- [TASK ITEM]:
Every line containing the word "site" is to be copied from the data below.

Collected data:
---*---

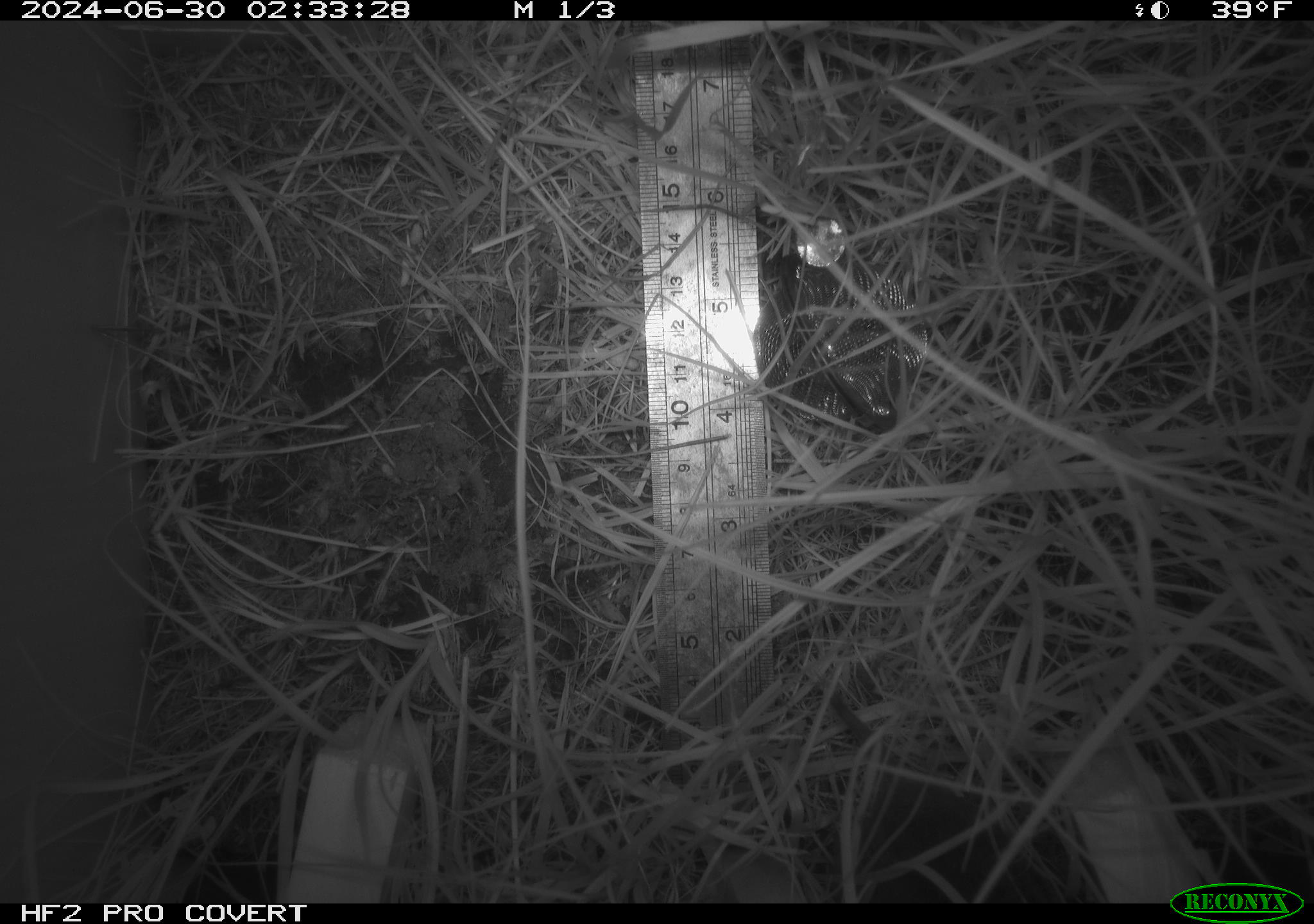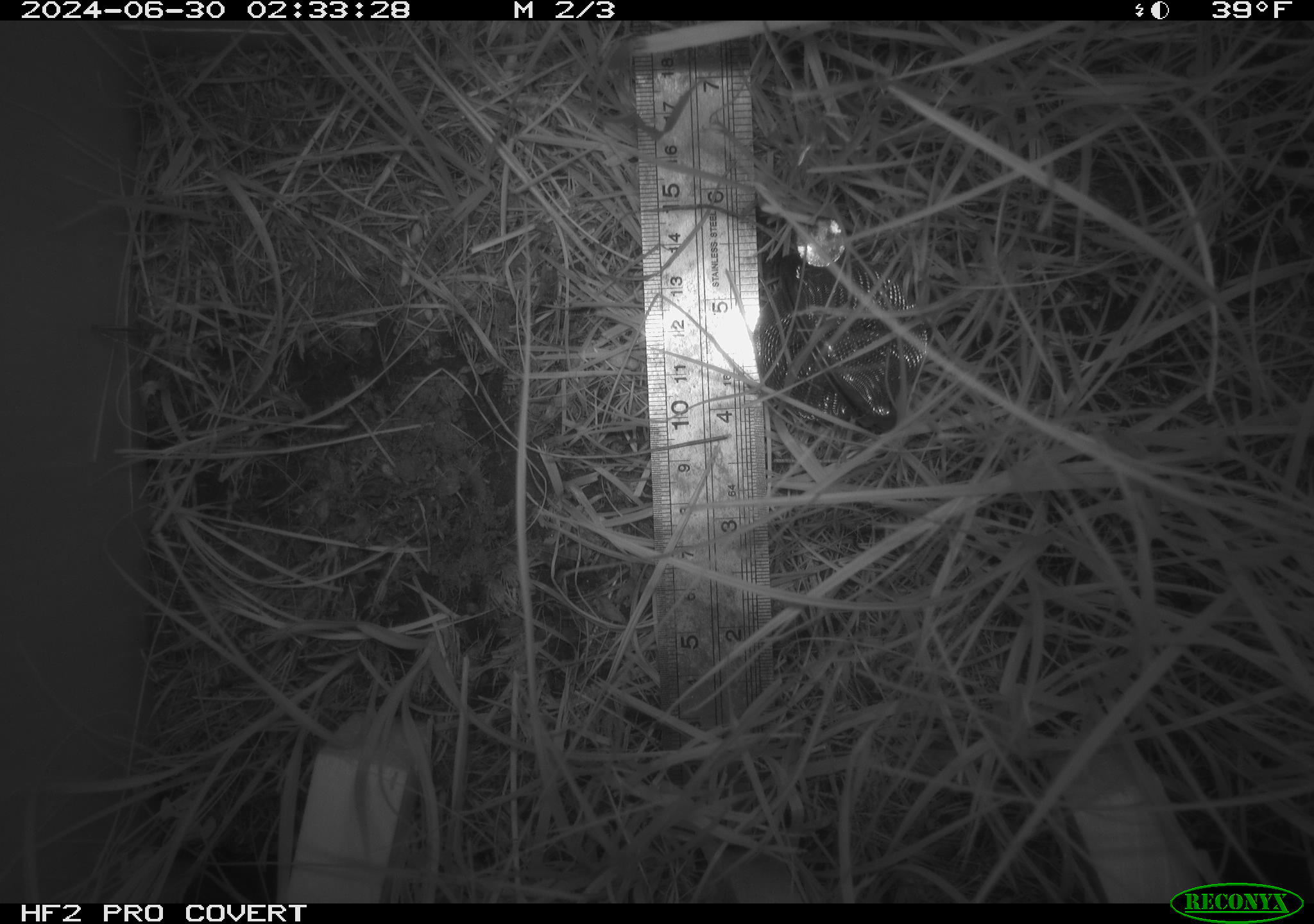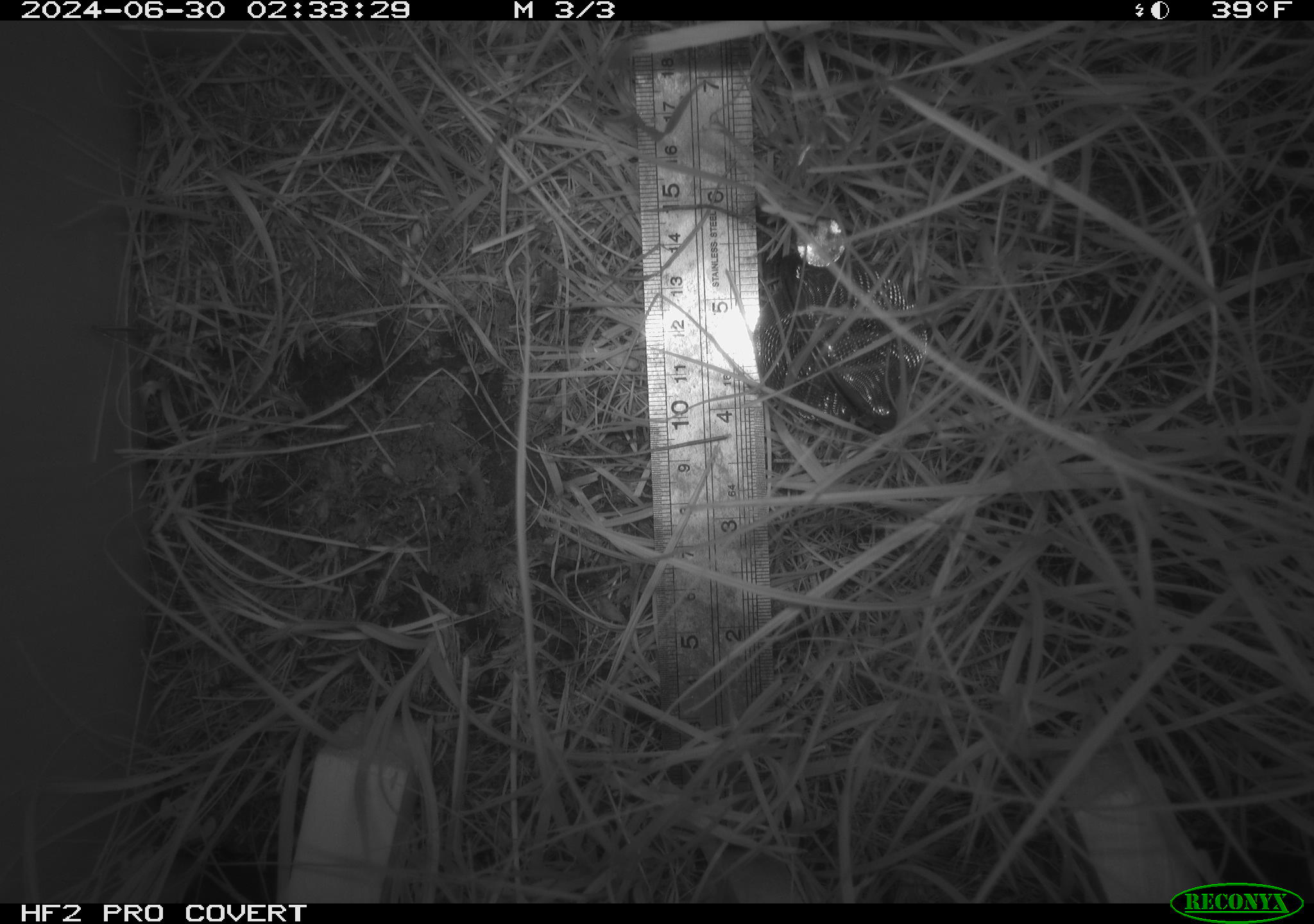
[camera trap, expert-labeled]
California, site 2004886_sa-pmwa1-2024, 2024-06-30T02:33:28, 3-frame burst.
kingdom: Animalia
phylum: Chordata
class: Mammalia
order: Rodentia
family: Cricetidae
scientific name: Arvicolinae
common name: voles, lemmings, and muskrats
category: arvicolinae subfamily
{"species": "arvicolinae subfamily (voles, lemmings, and muskrats) (Arvicolinae)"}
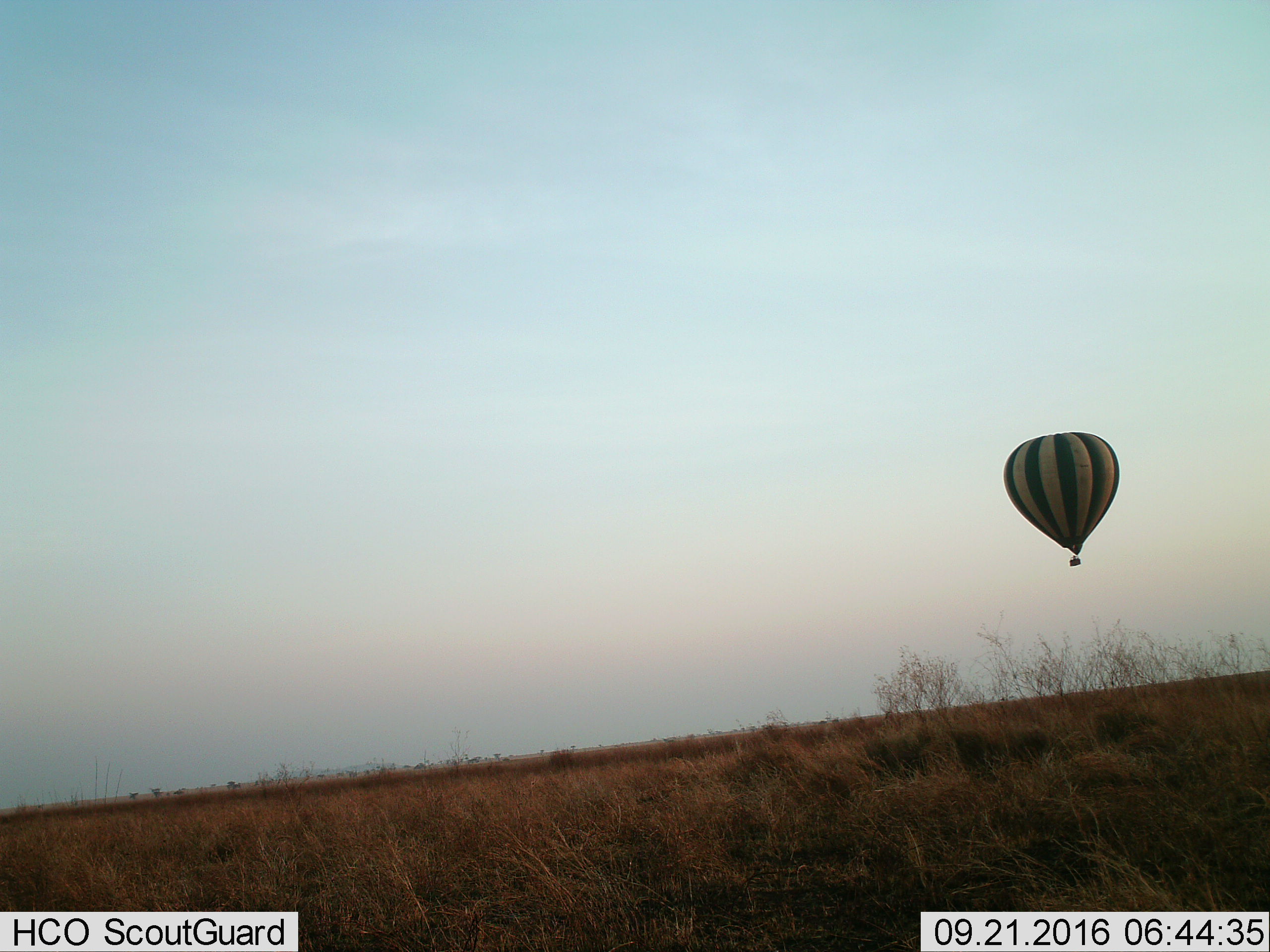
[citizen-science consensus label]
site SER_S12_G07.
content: unidentified animal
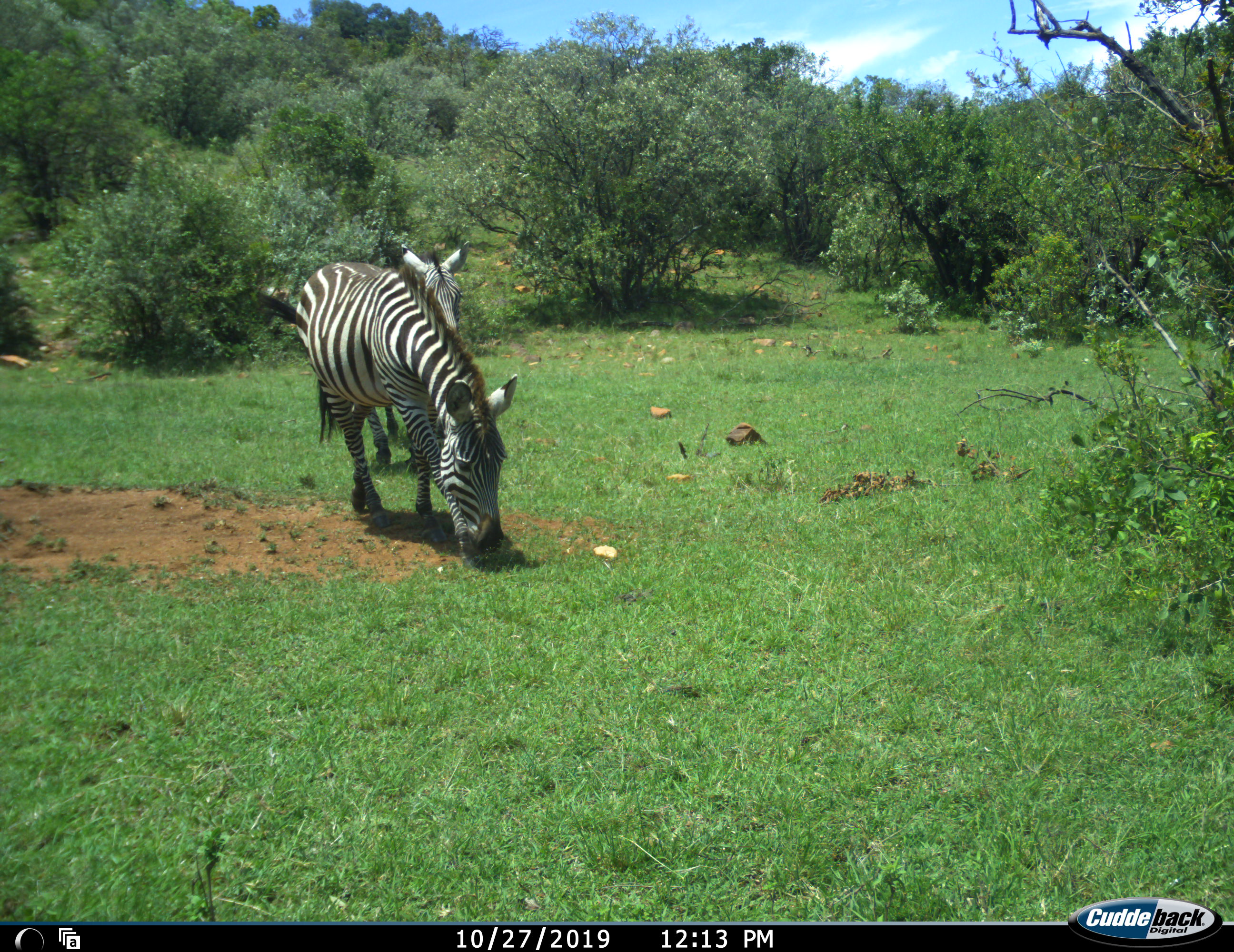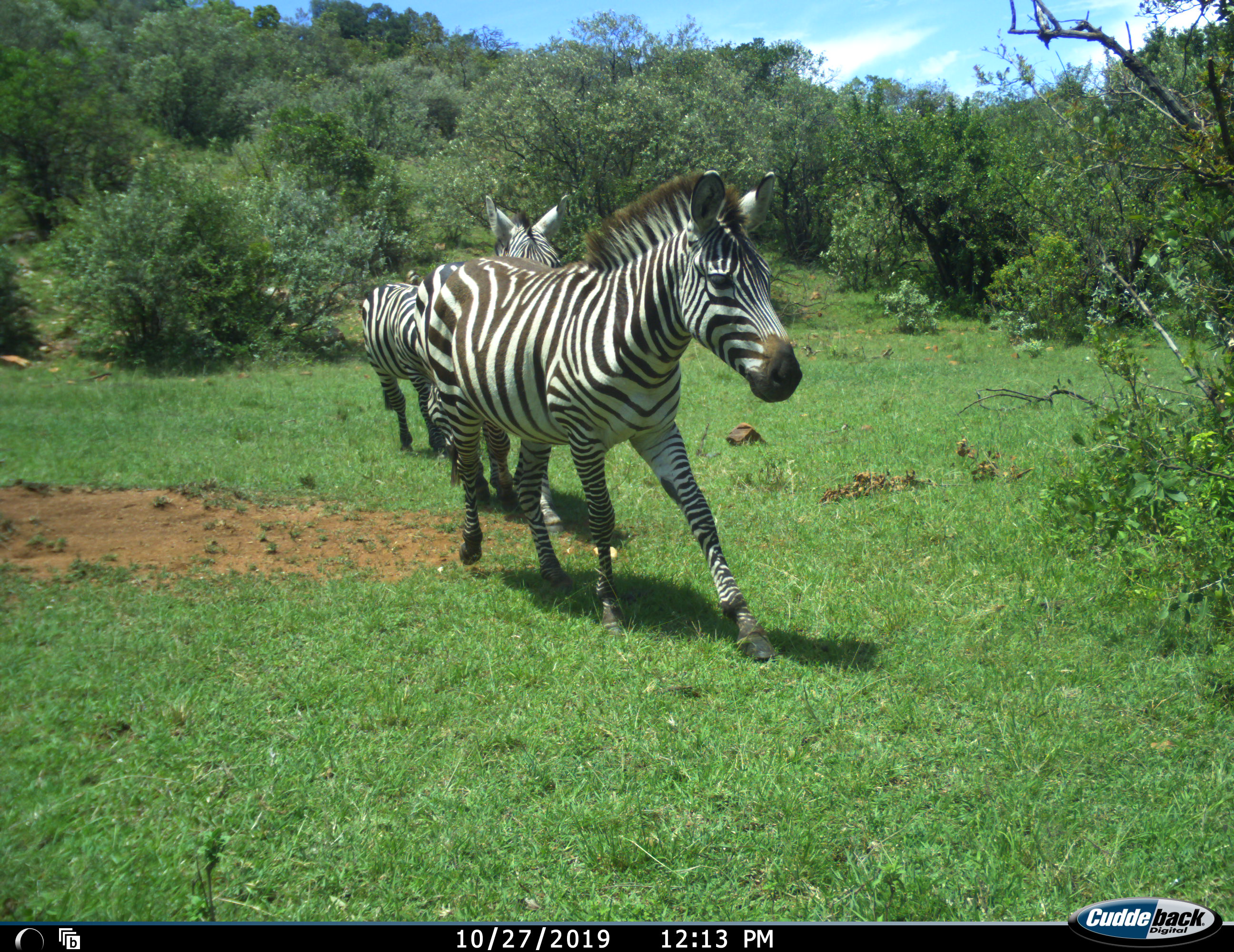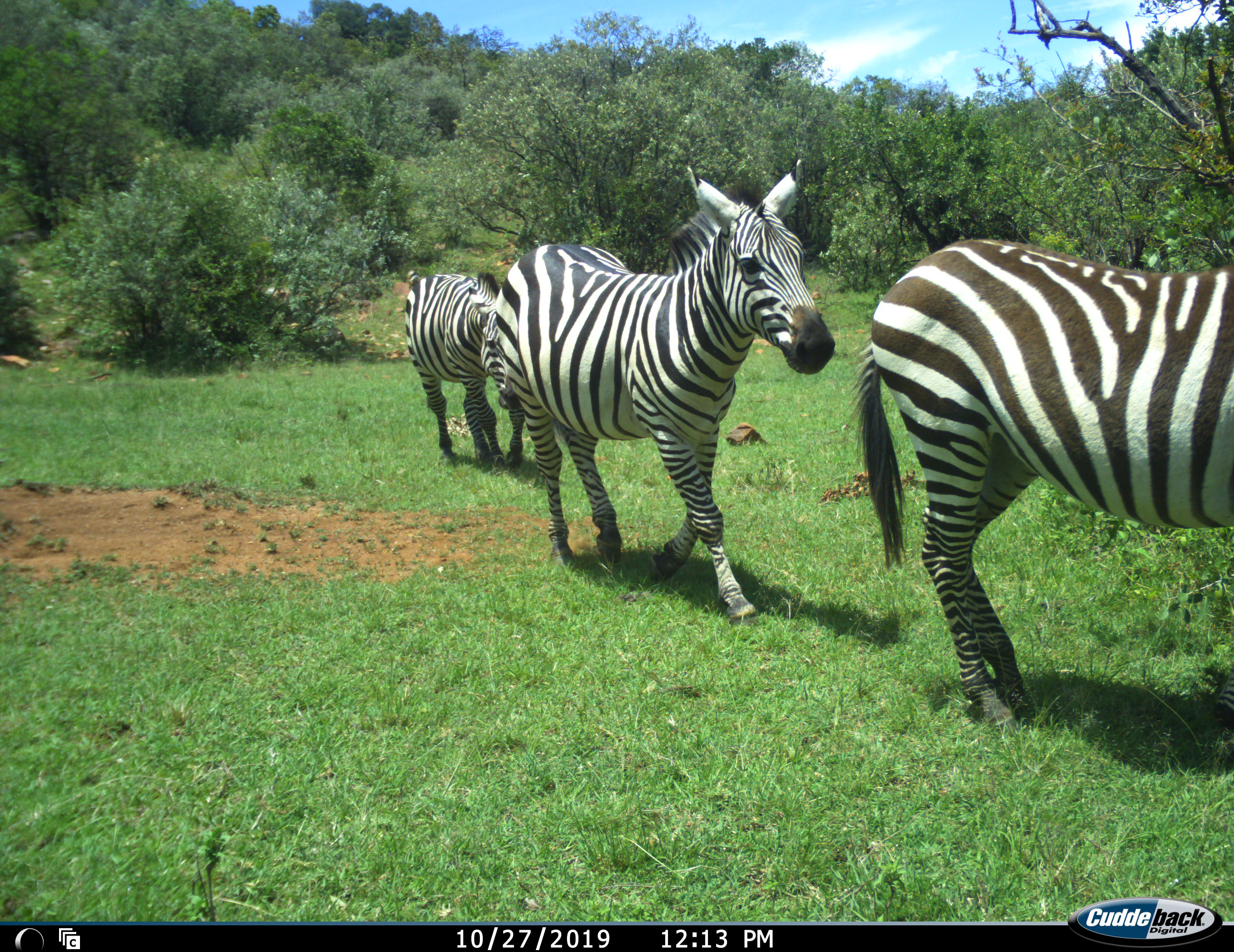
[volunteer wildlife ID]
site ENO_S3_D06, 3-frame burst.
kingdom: Animalia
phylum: Chordata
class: Mammalia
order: Perissodactyla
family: Equidae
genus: Equus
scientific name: Equus quagga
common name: plains zebra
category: zebraplains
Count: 3.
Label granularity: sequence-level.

---*---

- [OUTPUT FOR THIS TASK]:
California, site 2004886_sa-pmwa1-2024, 2024-06-30T02:33:28, 3-frame burst.
site SER_S12_G07.
site ENO_S3_D06, 3-frame burst.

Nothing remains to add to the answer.